My daughters father and I were together for a little over a year. We had never had any issues and were talking about getting married and starting a family. That was until I got pregnant and then he grew really distant. I ended up moving three hours away to live with my mom because I went on bedrest. He stopped returning my calls and when I finally got ahold of him he said that he did not want to be a father again (he has 2 children, one he has custody of and one that he has visitation). I explained that it was a little too late for that and he told me that he would still be apart of our daughters life.
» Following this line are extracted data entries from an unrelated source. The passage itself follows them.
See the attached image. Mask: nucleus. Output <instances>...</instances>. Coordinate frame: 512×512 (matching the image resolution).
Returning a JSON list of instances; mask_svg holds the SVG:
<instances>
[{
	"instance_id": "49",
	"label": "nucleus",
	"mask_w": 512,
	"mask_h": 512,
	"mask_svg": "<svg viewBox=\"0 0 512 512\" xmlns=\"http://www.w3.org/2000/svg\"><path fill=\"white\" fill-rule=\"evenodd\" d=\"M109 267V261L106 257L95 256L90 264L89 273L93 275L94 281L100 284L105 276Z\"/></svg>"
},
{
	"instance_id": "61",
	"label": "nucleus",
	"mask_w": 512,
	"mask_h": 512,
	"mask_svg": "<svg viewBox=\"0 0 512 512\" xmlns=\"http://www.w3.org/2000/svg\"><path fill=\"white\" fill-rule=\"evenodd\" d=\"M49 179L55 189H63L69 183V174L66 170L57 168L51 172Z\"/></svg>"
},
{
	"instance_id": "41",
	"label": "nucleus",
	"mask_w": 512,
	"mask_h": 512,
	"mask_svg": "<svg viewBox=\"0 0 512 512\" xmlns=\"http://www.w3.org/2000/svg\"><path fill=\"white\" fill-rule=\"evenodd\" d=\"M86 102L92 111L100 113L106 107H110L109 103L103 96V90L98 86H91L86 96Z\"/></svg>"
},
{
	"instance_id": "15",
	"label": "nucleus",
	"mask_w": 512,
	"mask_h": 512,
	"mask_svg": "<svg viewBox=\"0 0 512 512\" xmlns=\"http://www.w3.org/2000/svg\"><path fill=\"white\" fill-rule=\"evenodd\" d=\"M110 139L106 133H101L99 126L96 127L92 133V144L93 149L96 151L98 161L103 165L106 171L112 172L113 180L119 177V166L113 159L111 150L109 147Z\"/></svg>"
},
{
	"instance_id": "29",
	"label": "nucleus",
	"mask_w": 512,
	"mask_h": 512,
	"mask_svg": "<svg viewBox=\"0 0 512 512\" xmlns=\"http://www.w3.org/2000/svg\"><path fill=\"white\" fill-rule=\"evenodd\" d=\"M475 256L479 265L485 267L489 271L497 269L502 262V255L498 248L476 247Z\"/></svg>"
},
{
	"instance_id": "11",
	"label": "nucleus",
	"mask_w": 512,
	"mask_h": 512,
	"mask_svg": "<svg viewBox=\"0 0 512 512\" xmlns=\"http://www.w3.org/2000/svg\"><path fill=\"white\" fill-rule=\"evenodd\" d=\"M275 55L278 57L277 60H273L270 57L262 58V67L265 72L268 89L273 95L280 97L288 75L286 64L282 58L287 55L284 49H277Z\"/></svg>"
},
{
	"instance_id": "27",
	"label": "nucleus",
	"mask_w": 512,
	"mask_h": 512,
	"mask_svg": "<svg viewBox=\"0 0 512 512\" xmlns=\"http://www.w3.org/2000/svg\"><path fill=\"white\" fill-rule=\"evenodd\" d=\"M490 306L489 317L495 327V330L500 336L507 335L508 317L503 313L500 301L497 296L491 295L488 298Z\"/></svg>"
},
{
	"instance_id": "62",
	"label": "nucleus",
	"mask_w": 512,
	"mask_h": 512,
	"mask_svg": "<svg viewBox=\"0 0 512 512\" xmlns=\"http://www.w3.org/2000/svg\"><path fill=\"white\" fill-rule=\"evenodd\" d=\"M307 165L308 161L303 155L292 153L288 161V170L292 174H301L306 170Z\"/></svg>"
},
Then I didn't hear from him for the next 6 months. He wouldn't come to the hospital when she was born. Never paid for anything and that was three years ago. He hasn't called, written, emailed or even asked if she was okay. He refuses to have anything to do with my daughter. His loss because she is the most beautiful, happy, wonderful little girl that anyone could ask for. He refuses to sigh away his parental rights. WIth my son his father and I just grew apart and couldn't get along but he is a wonderful dad and we actually get along great now that we are not toghter. We have a great relationship and successfully co parent our 6 year old.

twade26
by on Feb. 16, 2013 at 12:52 PM

He is selfish and you are a great mom and wife to do it all by yourself. His loss because he is the one missing out on his children growing up. I hope they don't grow up and resent him for not being in their lives much. I hope everything works out and he gets it together for your sake. 


Quoting raschwittay:

I am technically not a single mom. I am married but raising my children alone. My "husband" works hundreds of miles away, his choice, hasnt been home in over a year and chooses to take another job FARTHER away and for another year and half. I live in our home and take care of the kids. Because he pays for the bills he thinks he is still is apart in our life. Mind you, he CHOOSES to take jobs farther away.

 

He has had many good job oppertunities close to home, but it just never works out. He says. Now he wants to go to Canada. There will be reception or internet connection. Sooooo..... IDK whats going to happen. He is just so selfish. 


 

aviatioNation
by on Feb. 16, 2013 at 12:55 PM
1 mom liked this

Ex told me a I had to have an abortion, I refused, we broke up.

EJs_Mama2k10
by on Feb. 16, 2013 at 2:12 PM
What do you mean by choice? Did you adopt? Use donor?


Quoting Zee26:

I am single mother by choice.  Any single mothers by choice here?